### 作業指示
以下の行のうち、「What is the correct sequence of」を含む行から「(519,305), (92,313), (222,287)」を含む行までをすべて書き直してください。回答に含まれる座標値だけを2.2倍して整数に丸め（0.5は切り上げ）、それ以外の部分は元のまま残します。

シーンに基づく推論の行:
•••

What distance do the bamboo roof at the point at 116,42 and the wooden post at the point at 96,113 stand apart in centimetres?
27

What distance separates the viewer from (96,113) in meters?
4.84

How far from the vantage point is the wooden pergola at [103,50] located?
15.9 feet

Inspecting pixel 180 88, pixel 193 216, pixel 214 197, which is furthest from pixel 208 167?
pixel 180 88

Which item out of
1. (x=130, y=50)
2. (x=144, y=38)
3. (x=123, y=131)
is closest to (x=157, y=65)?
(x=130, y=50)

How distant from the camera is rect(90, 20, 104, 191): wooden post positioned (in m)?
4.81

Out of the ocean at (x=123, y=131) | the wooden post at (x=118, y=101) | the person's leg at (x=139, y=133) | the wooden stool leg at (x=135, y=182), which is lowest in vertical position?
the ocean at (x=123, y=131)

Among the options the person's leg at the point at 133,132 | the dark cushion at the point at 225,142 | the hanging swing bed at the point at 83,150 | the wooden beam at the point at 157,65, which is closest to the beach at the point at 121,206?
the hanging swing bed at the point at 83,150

•••

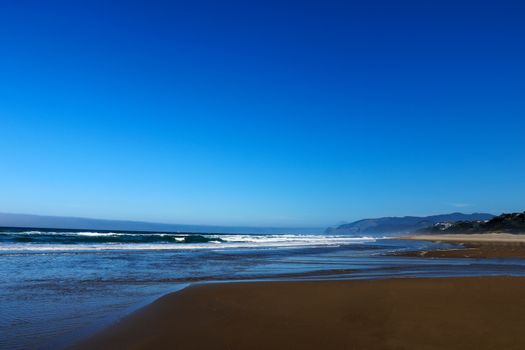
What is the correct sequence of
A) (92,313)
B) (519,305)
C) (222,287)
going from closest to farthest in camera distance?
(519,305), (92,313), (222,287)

•••

### 回答全文
What is the correct sequence of
A) (92,313)
B) (519,305)
C) (222,287)
going from closest to farthest in camera distance?
(1142,671), (202,689), (488,631)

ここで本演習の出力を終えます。